__Given exercise__.
Show each line in the data below that contains the word "patio".

__Supplied records__.
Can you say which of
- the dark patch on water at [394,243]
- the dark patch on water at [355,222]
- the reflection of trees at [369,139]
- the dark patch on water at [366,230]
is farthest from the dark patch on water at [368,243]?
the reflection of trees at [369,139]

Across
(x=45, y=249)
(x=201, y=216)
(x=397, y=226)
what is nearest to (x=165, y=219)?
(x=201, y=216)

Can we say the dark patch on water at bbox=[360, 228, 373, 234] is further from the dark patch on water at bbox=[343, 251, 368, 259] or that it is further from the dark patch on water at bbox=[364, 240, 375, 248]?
...
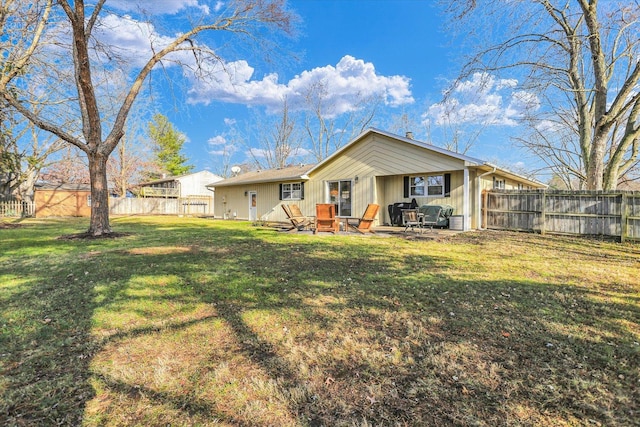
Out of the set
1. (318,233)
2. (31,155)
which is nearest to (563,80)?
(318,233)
--
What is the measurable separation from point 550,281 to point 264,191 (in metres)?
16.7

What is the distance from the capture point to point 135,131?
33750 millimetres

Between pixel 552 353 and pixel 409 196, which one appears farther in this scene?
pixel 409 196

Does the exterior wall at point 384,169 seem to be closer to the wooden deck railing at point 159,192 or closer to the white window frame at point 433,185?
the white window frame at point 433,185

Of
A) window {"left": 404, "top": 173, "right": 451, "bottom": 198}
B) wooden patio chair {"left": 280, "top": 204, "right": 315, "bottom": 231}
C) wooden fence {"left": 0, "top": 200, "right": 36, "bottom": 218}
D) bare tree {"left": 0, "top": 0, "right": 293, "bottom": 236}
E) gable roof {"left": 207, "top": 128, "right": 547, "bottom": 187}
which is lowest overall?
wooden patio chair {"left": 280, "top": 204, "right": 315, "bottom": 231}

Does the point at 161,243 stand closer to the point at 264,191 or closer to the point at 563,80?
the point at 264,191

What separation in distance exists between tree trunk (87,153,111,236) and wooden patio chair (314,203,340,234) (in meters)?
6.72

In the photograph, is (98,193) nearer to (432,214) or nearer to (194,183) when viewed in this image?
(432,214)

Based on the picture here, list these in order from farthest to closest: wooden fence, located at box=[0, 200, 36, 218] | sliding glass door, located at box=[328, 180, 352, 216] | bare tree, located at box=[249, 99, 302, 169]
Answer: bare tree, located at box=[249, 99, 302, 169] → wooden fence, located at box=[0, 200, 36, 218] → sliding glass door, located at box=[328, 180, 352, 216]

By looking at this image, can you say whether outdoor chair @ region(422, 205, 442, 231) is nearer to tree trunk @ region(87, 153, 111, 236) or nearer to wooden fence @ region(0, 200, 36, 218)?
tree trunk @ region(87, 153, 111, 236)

__Task response__.
B) wooden patio chair {"left": 280, "top": 204, "right": 315, "bottom": 231}
wooden patio chair {"left": 280, "top": 204, "right": 315, "bottom": 231}
What separation in distance exists between tree trunk (87,153,111,236) and wooden patio chair (314,203,340,234) (in meters)?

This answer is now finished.